US20090068002A1

US20090068002A1 - Pump housing assembly with liner

Info

Publication number: US20090068002A1
Application number: US12/229,698
Authority: US
Inventors: Kevin Edward Burgess
Original assignee: Weir Minerals Australia Ltd
Current assignee: Weir Minerals Australia Ltd
Priority date: 2003-09-04
Filing date: 2008-08-25
Publication date: 2009-03-12
Anticipated expiration: 2026-03-02
Also published as: US7806654B2

Abstract

A pump housing assembly which includes a pump casing and a liner, where the pump casing includes at least two parts which are adapted to be connected together in an assembled position with the pump casing having opposed front and rear sides and a common junction region which is disposed within one or more planes which pass through the front and rear sides of the assembled pump casing, the liner being formed in one piece and having sealing portions that are activated to provide a seal between the liner and the pump casing.

Description

CROSS-REFERENCE TO RELATED APPLICATION

This application is a continuation-part-application of U.S. Ser. No. 10/570,421 filed Mar. 2, 2006, to which priority is claimed.

BACKGROUND OF THE INVENTION

1. Field of the Invention
This invention relates generally to pumps such as for example end suction centrifugal pumps that have an outer casing and an internal liner. The invention is particularly suitable for slurry pumps that have an outer casing for withstanding the pressure and pipe loadings and an internal liner that is wear resistant and which in turn is supported by the outer casing.
2. Description of Related Art
Centrifugal slurry pumps typically utilise a cast outer casing made in Cast Iron or Ductile Iron with an internal liner moulded from a wear resisting elastomer compound. The casing and the liners are traditionally manufactured in two parts or halves held together with bolts at the periphery of the casing.
When assembled the two parts form a pump housing having a front side with an inlet therein and a rear side with a pumping chamber therein in which is disposed an impeller mounted for rotation on an impeller shaft. The impeller shaft enters the pumping chamber from the rear side and an outlet is provided at the peripheral side edge. The casing and liner halves are convex on the outside and have a concave shape on the inside. The liners normally have a metal skeleton moulded inside the elastomer which helps maintain its shape but also provides attachment points for bolts or studs to fix the liner into the casing halves. The two parts join along a plane which is generally perpendicular to the axis of rotation of the pump impeller.
During assembly, the two liner halves must be squeezed together at their periphery by the casing and casing bolts to effect a pressure tight seal. The resulting joint line is a vulnerable wear area in the pump, especially as the joint line is adjacent to the impeller discharge. Any misalignment of the liner halves along this joint line will produce steps or gaps in the joint line that will lead to preferential wear. Once wear starts at a local spot, the continued disturbed flow pattern at the step or gap will lead to an accelerated wear point and in the worst case localised wear will cause the liner to be worn through, thereby exposing the pressure containing casing to wear.
It is an object of the present invention to provide a pump housing assembly and including a liner which alleviates one or more of the aforementioned disadvantages.

BRIEF SUMMARY OF THE INVENTION

In accordance with the present invention, a liner is provided for positioning in a pump housing assembly that includes a pump casing having at least two parts which are adapted to be connected together in an assembled position where the pump casing includes opposed front and rear sides and the two parts of the pump casing, when in the assembled position, have a common junction region which is disposed within one or more planes that pass through the front and rear sides of the assembled pump casing. Methods of fitting the liner in the pump casing are also disclosed.

===============

▶ **EXERCISES TO COMPLETE**
(1) List each date given in the info section of the pump housing patent, along with what the date marks.
(2) According to the pump housing patent, what metals are the cast outer casings of centrifugal slurry pumps typically made in?
(3) Continue the pump housing patent from the end of its last sentence.
The lines below have no part in any of this.

▶ **Stored dataset items**
===============

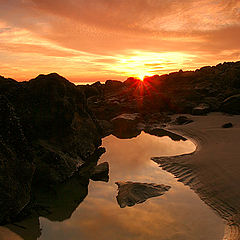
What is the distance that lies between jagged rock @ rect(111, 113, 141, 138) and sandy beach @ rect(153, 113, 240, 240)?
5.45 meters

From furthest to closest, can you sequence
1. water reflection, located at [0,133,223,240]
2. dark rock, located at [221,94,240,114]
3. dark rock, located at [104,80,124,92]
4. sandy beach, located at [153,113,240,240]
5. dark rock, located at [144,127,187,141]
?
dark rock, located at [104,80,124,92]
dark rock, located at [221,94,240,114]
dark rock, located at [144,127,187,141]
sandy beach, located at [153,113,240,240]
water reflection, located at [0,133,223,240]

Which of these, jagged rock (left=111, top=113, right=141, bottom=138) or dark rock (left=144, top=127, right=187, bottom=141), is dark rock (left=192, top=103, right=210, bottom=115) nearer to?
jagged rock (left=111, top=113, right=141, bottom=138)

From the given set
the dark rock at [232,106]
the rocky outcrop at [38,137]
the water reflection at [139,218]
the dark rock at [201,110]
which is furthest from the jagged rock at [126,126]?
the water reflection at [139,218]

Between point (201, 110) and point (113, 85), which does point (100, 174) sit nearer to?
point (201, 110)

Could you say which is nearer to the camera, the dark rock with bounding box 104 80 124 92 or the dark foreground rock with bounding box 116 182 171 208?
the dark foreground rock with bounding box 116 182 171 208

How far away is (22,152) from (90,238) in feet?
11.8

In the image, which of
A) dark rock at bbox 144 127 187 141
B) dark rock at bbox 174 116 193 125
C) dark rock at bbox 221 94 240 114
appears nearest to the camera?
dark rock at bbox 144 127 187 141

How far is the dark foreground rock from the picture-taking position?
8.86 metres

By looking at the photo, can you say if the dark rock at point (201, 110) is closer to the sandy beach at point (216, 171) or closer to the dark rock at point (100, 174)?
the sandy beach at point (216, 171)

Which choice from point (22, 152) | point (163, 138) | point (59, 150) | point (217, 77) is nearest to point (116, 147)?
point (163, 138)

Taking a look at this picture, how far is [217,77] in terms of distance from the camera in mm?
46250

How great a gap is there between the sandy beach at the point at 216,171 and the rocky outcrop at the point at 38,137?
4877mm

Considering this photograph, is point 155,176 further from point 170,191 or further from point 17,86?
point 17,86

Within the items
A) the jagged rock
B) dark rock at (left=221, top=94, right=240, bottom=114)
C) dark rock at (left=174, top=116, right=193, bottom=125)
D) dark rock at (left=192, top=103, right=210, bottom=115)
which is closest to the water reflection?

===============

▶ **EXPECTED RESPONSES**
(1)
Priority date: 2003-09-04
Filing date: 2008-08-25
Publication date: 2009-03-12
Anticipated expiration: 2026-03-02

(2) Cast Iron or Ductile Iron.

(3)
In one form of the invention, with the two parts of the pump casing having the common junction region disposed in a plane which is aligned with the axis of rotation of the impeller, the liner is desirably formed in one piece from an elastomer such as for example, rubber, synthetic rubber or other materials having similar properties of flexibility and durability. The liner includes an outer generally circular portion that encircles an axis that is parallel to or coaxial with the rotational axis of the impeller. The liner also includes annular flanges on each side of outer circular portion which are adapted to be clamped between the two casing parts in the assembled position.
The flanges may include sealing portions. The sealing portions may be adapted to be received within a cavity formed between the pump casing and a pump end plate assembly. The sealing portion may be generally wedge shaped, formed integrally with the liner and is responsive to pressures produced before and during operation of the pump.
When in the assembled position, the liner is disposed within the pump casing and forms a pumping chamber for an impeller rotatable about a rotation axis which extends between the front and rear sides of the pump casing.
In another aspect of the invention, methods of fitting the liner in a pump casing are disclosed. Also disclosed are methods for activating the seal between the liner and casing when the liner is installed within the casing.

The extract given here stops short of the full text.